# pseudo-taper tubes slipping



## The Gopher (Aug 25, 2010)

I'm just getting into using chinese tubes in a pseudo taper set up, but am having problems with them slipping. i started with my normal string i use tied real tight, didn't work, then i put a cuff on top of the tie and that didn't help, then i put another tie on top of the cuff on top of the first tie and it held, but there must be a better way.

what are you guys doing for making pseudo-tapers that don't slip? thanks, Dan


----------



## Northerner (Nov 9, 2010)

I use 1745 cuffs and tie a constrictor knot on top. With light draw weights I can get away with just the 1745 cuffs.


----------



## mr. green (Nov 3, 2012)

I have the same problem as Gopher, sometimes.

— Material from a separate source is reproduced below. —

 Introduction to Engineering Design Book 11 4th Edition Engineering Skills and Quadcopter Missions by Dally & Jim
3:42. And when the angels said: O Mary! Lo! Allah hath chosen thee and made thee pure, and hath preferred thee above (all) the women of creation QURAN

Thanks, Northerner. I think I can picture it in my head but could you show us a close-up picture of how it looks, if possible? I'll try this with BB tubes (1632's).


----------



## Northerner (Nov 9, 2010)

1745 cuffs with constrictor knots on pseudo-tapers. I use the cuffs at the pouch and also on the loops. The cuffs help cushion from the knot. I find this system gives lots of tube life.


----------



## Northerner (Nov 9, 2010)

1745 cuffs with constrictor knots


----------



## oldmiser (Jan 22, 2014)

when making a loop..use a heostat clamp at the very end where the end of the tube meets the main tube..camp it..then streatch the loop tie a constrictor knot

as close a possiable too the clamp......waxed thread helps....should be good to go after tying....all else fails use thin a real thin strip of elastic material cut no

more than 1/8" wide.....wrap that around super tight as you can get for at least 8 turns & back over the wrapped part tie in a knot...that will not slip.......

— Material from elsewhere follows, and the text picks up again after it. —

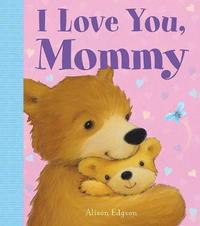 I Love You, Mommy by Little Bee Books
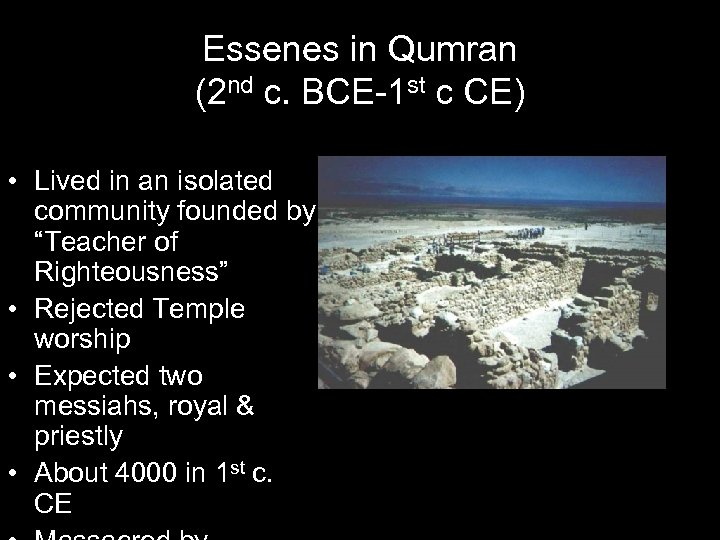 Essenes in Qumran (2 nd c. BCE-1 st c CE) • Lived in an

I did a video in the tutorial section how to make a loop tube set............~AKAOldmiser


----------



## The Gopher (Aug 25, 2010)

Thanks oldmiser, where can i find the video?


----------



## oldmiser (Jan 22, 2014)

check Slingshot Tutorials section page 3 How oldmiser makes loop tubes............~AKAOldmiser~


----------



## NaturalFork (Jan 21, 2010)

I have been tying mine with thin strips of TBB. I have not had any slipping issues.


----------



## Susi (Mar 3, 2013)

Tieing with rubber not only presses the two parts together, the friction between rubber and rubber is almost like glue, unlike waxed twine. The rubber almost welds to rubber...not exactly but it bonds somewhat and the friction is like glue. If you use 1/8inch wide bands that will disperse the force enough to not cut into what you are tieing.


----------



## Susi (Mar 3, 2013)

I might add, don't get finger grease or anything else on the bands, I wash my hands before tieing band setups, skin oil or sweat will act as lubricant to encourage the bands to slip and skin oil like any oil will degrade rubber thus shortening the life of it. Some rubber comes with a light coating of powder, I assume it's talc or the like, that will serve as a lubricant to encourage band slip too. Wash the bands if that's the case before tieing in water and dish detergent, rinse well, pat dry and allow to dry a half hour at least before tieing. Natural rubber will absorb just a little water. I have at least two band/pouch setuips and likely three setups tied up and ready to install for each SS. I make setups at night or when I have time here and there and can't shoot outside. That way when a band breaks I can quickly install another setup. And by the way, each setup shoots a little differently and as a pair of bands age they lose a little of their power I found...so new bands will shoot a bit faster and therefor have a different impact point than the old band set that just broke.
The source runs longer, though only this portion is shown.